In uno dei precedenti articoli sul tema pannolini, vi avevo anticipato che avremmo fornito qualche dritta su come risparmiare anche sulle ricariche per i mangiapannolini.

Cominciamo dall’inizio.

Cos’è un mangiapannolini?

E’ un contenitore appositamente pensato per accumulare i pannolini sporchi fino al loro definitivo smaltimento nei rifiuti.

A cosa serve?

Ad evitare che i cattivi odori si diffondano inesorabilmente per tutta la casa. Un salvavita per intenderci.

Bene, se  credete di aver scoperto qualcosa di interessante, tra poco vi sveleremo un segreto ancora più importante.

I mangiapannolini infatti necessitano di sacchetti specifici, che chiudono ermeticamente il pannolino in una sorta di involucro, e che naturalmente, così come per la maggior parte dei prodotti per l’infanzia, hanno dei costi che non agevolano le finanze dei neo-genitori.

Come funzionano le ricariche compatibili?

Amazon ci viene incontro ancora una volta proponendo delle ricariche di sacchetti compatibili.
Si, avete capito bene. Un po’ come per le capsule del caffè, anche in questo caso possiamo acquistare dei prodotti sostitutivi che garantiscono la stessa funzione, ad un prezzo nettamente inferiore.

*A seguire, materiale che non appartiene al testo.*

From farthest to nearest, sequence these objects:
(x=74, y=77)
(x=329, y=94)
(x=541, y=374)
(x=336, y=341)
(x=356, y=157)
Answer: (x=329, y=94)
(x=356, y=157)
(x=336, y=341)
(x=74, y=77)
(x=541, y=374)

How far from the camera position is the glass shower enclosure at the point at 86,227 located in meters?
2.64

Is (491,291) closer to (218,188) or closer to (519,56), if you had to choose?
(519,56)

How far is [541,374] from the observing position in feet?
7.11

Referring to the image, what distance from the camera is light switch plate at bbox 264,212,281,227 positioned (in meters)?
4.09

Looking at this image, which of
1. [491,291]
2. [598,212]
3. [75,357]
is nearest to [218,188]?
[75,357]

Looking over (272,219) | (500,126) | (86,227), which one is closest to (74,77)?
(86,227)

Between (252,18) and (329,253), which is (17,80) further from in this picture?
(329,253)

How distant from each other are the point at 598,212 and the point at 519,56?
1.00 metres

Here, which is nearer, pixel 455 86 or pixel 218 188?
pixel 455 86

Per il mio Tommee Tippee ho scelto di provare le ricariche compatibili di Lilnap.

Solitamente i produttori di ricariche compatibili forniscono una duplice alternativa: la versione composta da un rotolo unico di ricarica, dal quale dovremo tagliare di volta in volta la quantità necessaria da inserire all’interno della cartuccia (attenzione in questo caso a conservarne sempre una), o la versione sicuramente più comoda, me meno economica, delle cartucce già pronte.

Lo stesso discorso vale naturalmente per tutte le altre marche di mangiapannolini, dall’Angelcare al Foppapedretti e così via.

Il risparmio è garantito.

Le ricariche compatibili sono infatti:

  • economicamente più convenienti rispetto alle originali
  • salva-spazio: una rotolo-ricarica da 200 mt sostituisce in media dalle 15 alle 25 ricariche originali
  • eco-sostenibili: nel caso si opti per la versione rotolo, non dovremo più smaltire le cartucce di plastica che lo contengono

Se vi siete convinti, fate una prova. E se la prima volta il meccanismo di ricarica vi sembrerà un po’ macchinoso, affidatevi ad uno dei tanti tutorial che trovate in rete. Le volte successive sarà un gioco da ragazzi, anzi da bambini.